The new data model was implemented because the old way of storing the Ethereum state did not allow for efficient pruning. We had to make several changes to Geth’s codebase to enable proper pruning. The previous method had hacks and tricks to slow down junk accumulation, but it was not a satisfactory solution.
In the new data model, state trie nodes are stored based on their path, not their hash. This change allows for better pruning as nodes with the same content but different paths are stored separately. Additionally, multiple state tries can be stored in the database, which introduces a different form of deduplication. Previously, the database could only contain one state trie at a time, which made pruning difficult.
To handle potential side-chain switches and optimize performance, Geth’s persistent state does not track the chain head directly. Instead, it maintains the trie changes done in the last 128 blocks in memory. Multiple competing branches are tracked in memory, and as the chain moves forward, the oldest diff layer is flattened down. This allows for fast reorganizations within the top 128 blocks. Geth also has a dirty cache between the persistent state and the diff layers to accumulate writes and optimize disk usage.

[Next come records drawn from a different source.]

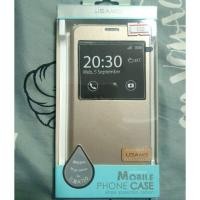 ราคา เคส samsung galaxy a7 2016สีทอง (5034382760)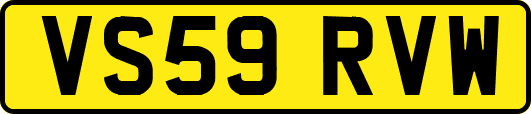 VS59RVW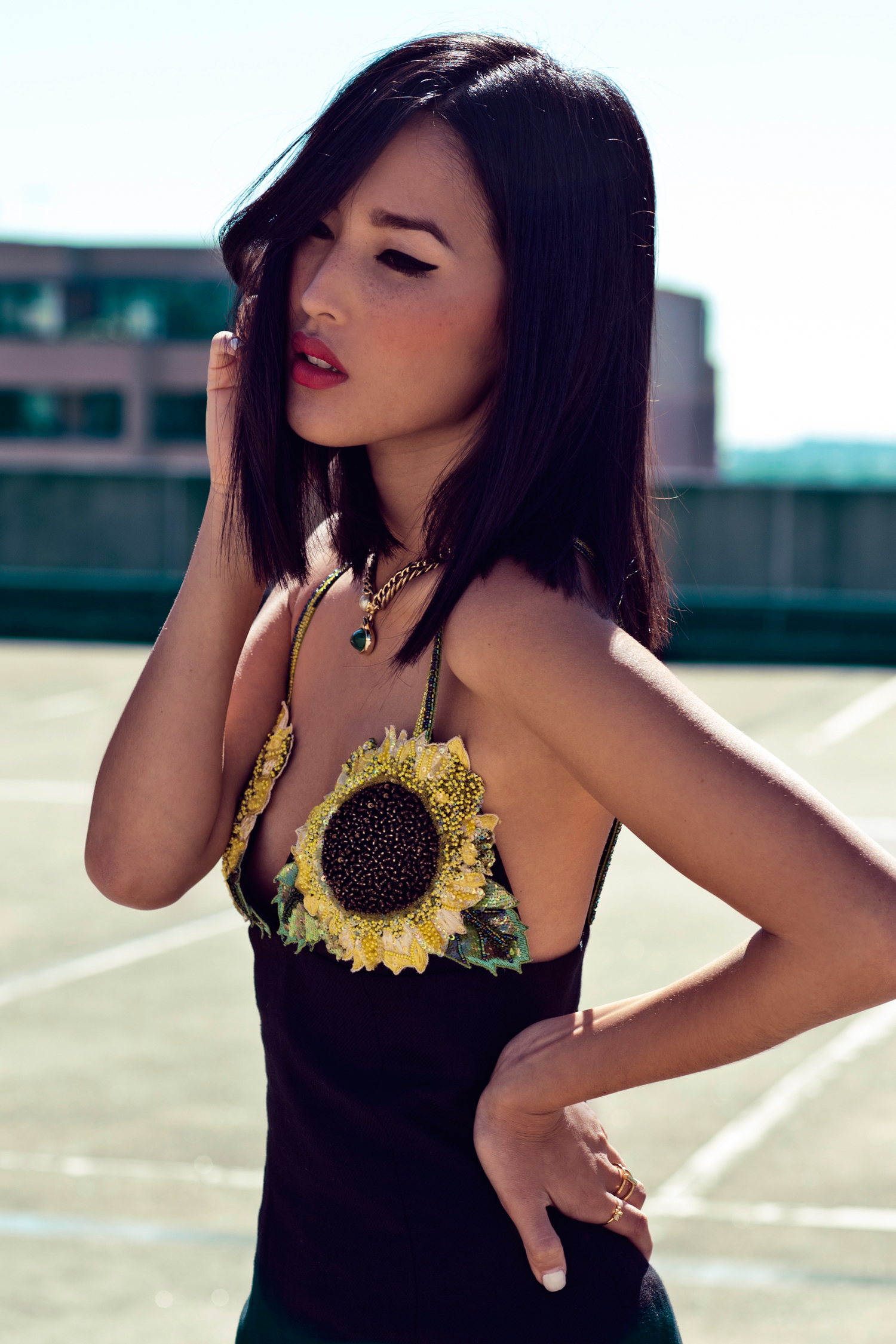 Nicole-1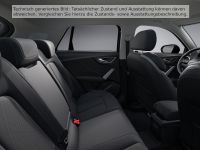 Audi Q2 - Vorschau Bild 12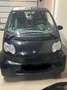 smart forTwo Fortwo Coupé 45 Pure Aut. Pure Negro - thumbnail 1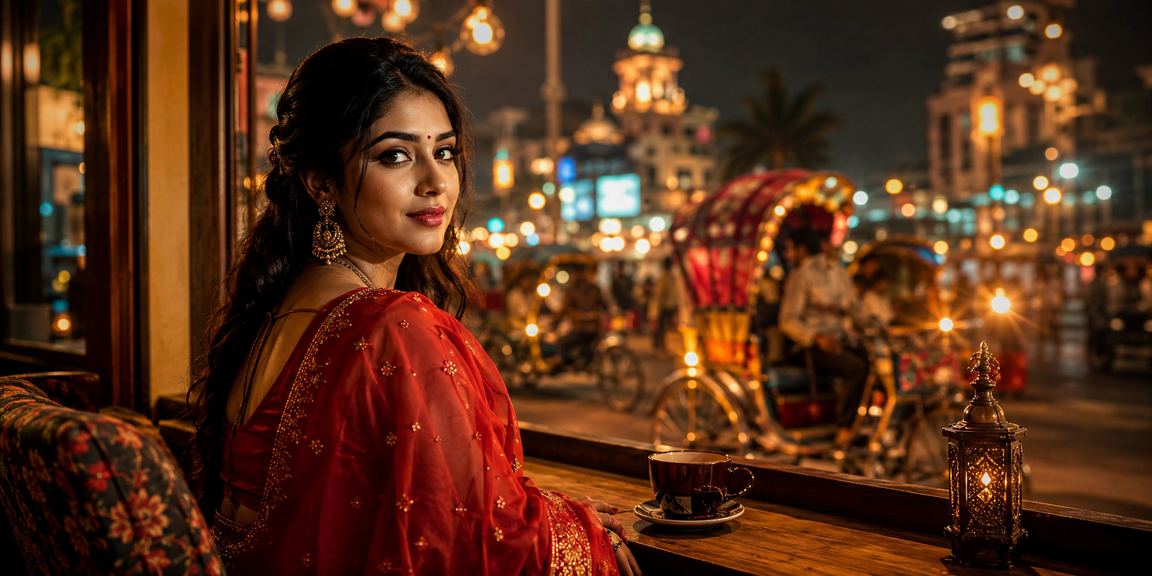 ঢাকায় 68bd ভিআইপি গেমিং অভিজ্ঞতা উপভোগ করছেন একজন সদস্য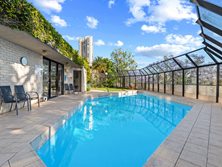 610 & 610a/180 Ocean Street, Edgecliff, NSW 2027 - Property 438859 - Image 16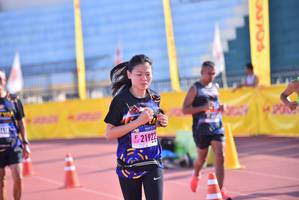 BIB: 21922
                            <button type="button" onclick="openModal(3588854)" class="btn btn-primary btn-sm float-right btn-popup" data-toggle="modal" data-target=".modal-high-quality">
                        <i class="fas fa-shopping-cart"></i> Add to Cart
                    </button>
                                            <button type="button" onclick="isThisMe(3588854, true)" class="btn btn-success btn-sm float-right btn-popup btn-isme hidden" data-toggle="tooltip" data-placement="bottom" title="นี่คือรูปของคุณใช่ไหม คลิกที่นี่เพื่อเอาเข้าอัลบั้ม">
                        <i class="fas fa-plus"></i> Add to album
                    </button>
                    <button type="button" onclick="isThisMe(3588854, false)" class="btn btn-warning btn-sm float-right btn-popup btn-isnotme hidden">
                        <i class="fas fa-ban"></i> Remove from album
                    </button>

In cases where deep reorganizations are required, Geth introduces reverse diffs. These diffs allow for converting the post-state of a block back to its pre-state. The last 90,000 reverse diffs are stored on disk, and Geth can use them to switch to a different side-chain and process blocks on top if needed.
Given the significant changes in Geth’s internals, Geth v1.13.0 offers two modes of operation. The old data model is still supported and remains the default. However, users can switch to the new data model by resyncing the state (ancient data can be kept). To do this, users can manually resync or use the command “geth removedb” to delete the state database while keeping the ancient database. Afterward, Geth should be started with the “–state.scheme=path” flag. The path model is not the default yet, but if a previous database exists and no state scheme is specified, Geth will use the existing database. It is recommended to always specify “–state.scheme=path” to ensure compatibility. If no major issues are found with the path model implementation, Geth v1.14.x will likely switch to it as the default format.
For those running private Geth networks using “geth init,” it is necessary to specify the “–state.scheme” for the init step to avoid creating an old-style database. The new data model is compatible with archive nodes for archive node operators.
Overall, the introduction of the new data model and pruning capabilities in Geth v1.13 represents a significant advancement for Ethereum state storage and ensures more efficient and optimized operations.